● **指示 1**: CS-2000SMの紹介文で、自社のスマートミラーを展開している大手メーカーとして挙げられている会社名をすべて書き出してください。
● **指示 2**: CS-2000SMの紹介文のうち、「ここ6~7年の間に中華製から」から「SM」が発売されるようです。」までを、両端の語句も含めて一字一句そのまま繰り返してください。

※2025年7月7日更新:MDR-A002Aとの比較結果、総評を追記
こんにちは!ドライブレコーダー専門家でLaBoon!!編集長の鈴木朝臣です。
ここ6~7年の間に中華製から始まったスマートミラーですが、徐々に国内メーカーにも波及し、これまでにコムテック・セルスター・ケンウッド・パイオニアなどの大手メーカーが自社製品を展開していますが、2025年4月にセルスターから2021年の「CS-1000SM」の後継機として3年振りの新製品「CS-2000SM」が発売されるようです。
前作の「CS-1000SM」では、他社製品と比べてディスプレイの輝度が低く、にじみが強く、夜間の後続車のヘッドライトの防眩能力も低かった為、LaBoon!!では全くおすすめしていませんでしたが、あれから3年以上経過していますので流石にこれらの問題点は改善されているようです。
本製品のレビューは5~6月を予定していますが、取り急ぎ「CS-2000SM」の特徴を見ておきます。
「CS-2000SM」のスペックと特徴
「CS-2000SM」のスペックは以下の表の通りです。
CS-2000SM |
---|
10.2型液晶 |
25.04発売 |
フロント:1920×1080/29fps リア:1920×1080/29fps |
全国LED信号対応 |
録画視野角 フロント:水平114° リア:水平114° |
microSD付属64GB/最大128GB |
GPS外付け付属 |
フォーマット不要 |
駐車監視モード/自動起動 |
常時録画のみ 常時録画+衝撃検知 動体検知+衝撃検知 |
専用ケーブル GDO-41 |
「ドライブレコーダーの持込取り付け」が出来るお店 |
仕様だけを見ると前後カメラとも水平114°の視野角とスタンダードなものとなっていますが、いくつか先代の「CS-1000SM」からの改善ポイントがあるようです。

空間推論の記録
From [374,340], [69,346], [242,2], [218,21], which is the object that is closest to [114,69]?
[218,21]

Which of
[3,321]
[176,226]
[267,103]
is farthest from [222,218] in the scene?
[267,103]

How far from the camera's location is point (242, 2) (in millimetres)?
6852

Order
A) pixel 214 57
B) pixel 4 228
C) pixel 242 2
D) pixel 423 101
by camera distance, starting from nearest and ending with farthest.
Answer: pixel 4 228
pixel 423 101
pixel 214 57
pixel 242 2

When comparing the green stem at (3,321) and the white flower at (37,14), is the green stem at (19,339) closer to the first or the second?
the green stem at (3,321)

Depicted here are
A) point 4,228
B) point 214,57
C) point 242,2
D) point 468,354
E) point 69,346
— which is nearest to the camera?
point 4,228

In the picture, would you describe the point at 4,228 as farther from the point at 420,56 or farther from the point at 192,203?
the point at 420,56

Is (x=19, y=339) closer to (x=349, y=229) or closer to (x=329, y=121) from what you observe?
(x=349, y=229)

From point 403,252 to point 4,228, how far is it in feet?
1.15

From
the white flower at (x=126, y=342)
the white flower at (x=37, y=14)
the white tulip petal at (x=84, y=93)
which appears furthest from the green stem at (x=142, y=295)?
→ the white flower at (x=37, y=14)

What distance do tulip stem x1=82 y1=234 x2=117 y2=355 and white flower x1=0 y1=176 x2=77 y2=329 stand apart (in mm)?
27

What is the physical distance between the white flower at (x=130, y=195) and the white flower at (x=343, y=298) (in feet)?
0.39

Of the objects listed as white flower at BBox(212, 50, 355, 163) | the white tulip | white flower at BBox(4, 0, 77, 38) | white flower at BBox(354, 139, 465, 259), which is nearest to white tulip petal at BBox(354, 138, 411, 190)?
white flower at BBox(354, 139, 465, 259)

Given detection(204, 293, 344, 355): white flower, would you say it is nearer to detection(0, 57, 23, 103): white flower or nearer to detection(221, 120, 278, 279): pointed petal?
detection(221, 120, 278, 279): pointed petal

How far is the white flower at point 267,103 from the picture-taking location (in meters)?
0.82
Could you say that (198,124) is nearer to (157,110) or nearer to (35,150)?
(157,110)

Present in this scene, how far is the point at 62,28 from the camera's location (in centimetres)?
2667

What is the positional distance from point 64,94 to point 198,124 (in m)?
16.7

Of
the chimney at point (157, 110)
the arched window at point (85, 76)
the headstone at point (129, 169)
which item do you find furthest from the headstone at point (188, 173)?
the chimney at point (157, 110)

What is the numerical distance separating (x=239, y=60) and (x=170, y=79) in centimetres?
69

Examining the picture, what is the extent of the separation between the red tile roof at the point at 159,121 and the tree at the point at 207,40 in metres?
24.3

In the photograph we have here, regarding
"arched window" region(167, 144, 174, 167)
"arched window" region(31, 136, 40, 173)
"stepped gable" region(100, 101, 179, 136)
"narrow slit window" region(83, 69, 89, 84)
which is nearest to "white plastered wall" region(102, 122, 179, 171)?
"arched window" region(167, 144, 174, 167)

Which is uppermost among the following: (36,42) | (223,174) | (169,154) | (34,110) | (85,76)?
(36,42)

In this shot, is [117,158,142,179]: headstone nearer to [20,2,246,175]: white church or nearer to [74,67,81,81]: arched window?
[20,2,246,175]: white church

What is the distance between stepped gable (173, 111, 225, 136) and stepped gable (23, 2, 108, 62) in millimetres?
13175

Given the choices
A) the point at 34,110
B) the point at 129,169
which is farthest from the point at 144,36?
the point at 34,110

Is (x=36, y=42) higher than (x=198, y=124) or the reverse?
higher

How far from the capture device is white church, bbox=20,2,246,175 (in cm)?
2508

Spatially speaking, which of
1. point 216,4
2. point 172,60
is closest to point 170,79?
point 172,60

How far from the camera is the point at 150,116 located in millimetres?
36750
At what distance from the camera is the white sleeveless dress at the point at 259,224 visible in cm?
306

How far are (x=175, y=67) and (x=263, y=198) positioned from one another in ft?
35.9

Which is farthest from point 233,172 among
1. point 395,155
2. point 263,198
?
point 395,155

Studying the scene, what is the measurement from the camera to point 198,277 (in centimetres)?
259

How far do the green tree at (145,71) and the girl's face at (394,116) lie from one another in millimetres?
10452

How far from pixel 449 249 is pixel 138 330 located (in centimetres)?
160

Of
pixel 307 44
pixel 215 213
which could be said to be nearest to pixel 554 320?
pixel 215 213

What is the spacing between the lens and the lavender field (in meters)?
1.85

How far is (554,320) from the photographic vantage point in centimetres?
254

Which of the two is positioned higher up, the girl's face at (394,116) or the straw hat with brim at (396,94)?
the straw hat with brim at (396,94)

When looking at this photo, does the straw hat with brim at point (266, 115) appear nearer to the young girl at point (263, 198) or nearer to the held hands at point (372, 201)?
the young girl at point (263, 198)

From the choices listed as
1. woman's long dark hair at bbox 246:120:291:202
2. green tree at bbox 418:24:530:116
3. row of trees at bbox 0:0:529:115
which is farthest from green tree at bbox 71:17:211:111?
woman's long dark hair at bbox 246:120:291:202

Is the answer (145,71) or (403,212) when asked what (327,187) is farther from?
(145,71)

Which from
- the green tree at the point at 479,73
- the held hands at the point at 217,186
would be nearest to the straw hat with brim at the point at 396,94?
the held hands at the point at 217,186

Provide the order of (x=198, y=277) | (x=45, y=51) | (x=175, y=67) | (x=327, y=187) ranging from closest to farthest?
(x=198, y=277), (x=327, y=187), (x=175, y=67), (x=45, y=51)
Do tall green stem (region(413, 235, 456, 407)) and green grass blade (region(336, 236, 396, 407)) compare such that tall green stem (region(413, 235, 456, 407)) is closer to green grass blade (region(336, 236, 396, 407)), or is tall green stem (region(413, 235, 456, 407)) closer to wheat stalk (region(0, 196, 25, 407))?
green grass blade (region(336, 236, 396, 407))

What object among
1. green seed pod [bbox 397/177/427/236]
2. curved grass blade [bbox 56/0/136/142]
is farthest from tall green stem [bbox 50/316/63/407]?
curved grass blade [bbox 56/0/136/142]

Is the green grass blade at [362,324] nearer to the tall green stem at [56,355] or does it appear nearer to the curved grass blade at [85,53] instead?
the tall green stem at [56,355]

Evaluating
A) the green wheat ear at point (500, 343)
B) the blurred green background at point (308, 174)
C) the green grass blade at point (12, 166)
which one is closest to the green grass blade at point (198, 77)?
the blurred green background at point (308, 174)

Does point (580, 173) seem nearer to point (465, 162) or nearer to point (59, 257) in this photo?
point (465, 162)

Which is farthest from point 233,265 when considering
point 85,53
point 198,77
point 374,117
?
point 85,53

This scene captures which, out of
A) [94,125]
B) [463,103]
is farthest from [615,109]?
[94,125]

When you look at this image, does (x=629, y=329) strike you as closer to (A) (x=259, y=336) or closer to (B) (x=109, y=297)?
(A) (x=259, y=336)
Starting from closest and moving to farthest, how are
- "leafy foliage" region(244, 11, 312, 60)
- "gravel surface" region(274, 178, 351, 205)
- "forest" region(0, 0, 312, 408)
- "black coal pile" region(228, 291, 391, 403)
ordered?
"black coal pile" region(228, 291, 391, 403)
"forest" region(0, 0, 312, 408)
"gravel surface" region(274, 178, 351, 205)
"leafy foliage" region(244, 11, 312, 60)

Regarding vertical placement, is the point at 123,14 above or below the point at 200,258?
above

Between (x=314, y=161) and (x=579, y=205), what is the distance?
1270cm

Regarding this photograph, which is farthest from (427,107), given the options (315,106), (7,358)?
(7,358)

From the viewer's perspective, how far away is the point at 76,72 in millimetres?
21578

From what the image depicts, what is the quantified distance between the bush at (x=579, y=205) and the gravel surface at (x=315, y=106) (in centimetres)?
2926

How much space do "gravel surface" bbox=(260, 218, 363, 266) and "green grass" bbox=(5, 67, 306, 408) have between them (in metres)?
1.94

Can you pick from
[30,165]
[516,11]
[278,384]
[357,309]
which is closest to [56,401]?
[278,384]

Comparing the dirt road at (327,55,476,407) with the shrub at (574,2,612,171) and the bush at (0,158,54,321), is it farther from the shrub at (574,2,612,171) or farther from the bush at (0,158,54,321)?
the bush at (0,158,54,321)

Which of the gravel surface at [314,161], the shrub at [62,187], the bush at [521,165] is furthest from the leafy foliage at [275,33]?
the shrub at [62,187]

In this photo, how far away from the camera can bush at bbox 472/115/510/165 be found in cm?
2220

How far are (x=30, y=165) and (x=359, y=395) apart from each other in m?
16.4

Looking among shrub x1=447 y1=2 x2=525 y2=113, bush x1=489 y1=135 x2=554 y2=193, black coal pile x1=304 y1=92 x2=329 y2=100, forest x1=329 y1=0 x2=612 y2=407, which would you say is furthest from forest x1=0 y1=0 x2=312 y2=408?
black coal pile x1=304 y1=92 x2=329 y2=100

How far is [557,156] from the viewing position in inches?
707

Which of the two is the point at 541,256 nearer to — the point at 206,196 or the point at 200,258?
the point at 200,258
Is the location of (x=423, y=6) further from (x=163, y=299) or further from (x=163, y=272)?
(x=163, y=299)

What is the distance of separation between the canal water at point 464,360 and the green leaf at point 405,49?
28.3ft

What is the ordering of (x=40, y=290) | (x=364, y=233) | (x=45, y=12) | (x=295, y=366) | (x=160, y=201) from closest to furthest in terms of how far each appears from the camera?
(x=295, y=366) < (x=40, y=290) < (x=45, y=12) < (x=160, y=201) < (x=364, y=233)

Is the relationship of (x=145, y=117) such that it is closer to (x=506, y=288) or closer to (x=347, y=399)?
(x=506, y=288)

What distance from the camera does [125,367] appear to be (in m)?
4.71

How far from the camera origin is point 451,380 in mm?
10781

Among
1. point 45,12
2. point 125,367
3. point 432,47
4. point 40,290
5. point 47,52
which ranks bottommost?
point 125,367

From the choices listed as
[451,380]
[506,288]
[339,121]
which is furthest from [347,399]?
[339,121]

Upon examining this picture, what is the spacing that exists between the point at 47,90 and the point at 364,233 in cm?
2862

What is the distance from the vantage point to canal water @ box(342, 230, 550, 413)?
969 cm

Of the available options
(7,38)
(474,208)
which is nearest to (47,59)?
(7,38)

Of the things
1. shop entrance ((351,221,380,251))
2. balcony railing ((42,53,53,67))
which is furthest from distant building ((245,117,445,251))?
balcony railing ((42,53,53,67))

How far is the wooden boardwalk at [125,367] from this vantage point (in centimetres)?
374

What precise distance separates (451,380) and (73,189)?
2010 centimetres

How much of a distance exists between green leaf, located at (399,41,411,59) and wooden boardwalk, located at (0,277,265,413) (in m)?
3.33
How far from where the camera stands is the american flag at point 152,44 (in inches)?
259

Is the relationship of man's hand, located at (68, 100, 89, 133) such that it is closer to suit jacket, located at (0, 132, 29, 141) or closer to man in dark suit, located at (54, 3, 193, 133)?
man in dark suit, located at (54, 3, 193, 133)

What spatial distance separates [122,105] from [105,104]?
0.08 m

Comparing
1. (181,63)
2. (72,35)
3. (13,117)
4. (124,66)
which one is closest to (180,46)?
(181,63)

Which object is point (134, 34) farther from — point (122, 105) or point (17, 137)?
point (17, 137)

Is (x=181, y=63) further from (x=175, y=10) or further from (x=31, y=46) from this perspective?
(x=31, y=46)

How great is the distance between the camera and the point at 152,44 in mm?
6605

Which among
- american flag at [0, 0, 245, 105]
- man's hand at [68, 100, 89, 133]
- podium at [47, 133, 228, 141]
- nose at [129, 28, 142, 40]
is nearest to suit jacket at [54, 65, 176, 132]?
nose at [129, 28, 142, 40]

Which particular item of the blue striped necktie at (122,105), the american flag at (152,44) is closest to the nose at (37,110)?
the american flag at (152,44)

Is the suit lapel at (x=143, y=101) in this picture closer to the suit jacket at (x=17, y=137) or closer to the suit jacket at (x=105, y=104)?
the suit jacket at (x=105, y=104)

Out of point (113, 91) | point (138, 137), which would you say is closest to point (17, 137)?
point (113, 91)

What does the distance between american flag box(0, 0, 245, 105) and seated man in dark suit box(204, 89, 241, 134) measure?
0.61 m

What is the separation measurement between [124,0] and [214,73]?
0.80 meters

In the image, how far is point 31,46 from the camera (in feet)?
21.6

● **回答 1**: コムテック、セルスター、ケンウッド、パイオニア

● **回答 2**:
ここ6~7年の間に中華製から始まったスマートミラーですが、徐々に国内メーカーにも波及し、これまでにコムテック・セルスター・ケンウッド・パイオニアなどの大手メーカーが自社製品を展開していますが、2025年4月にセルスターから2021年の「CS-1000SM」の後継機として3年振りの新製品「CS-2000SM」が発売されるようです。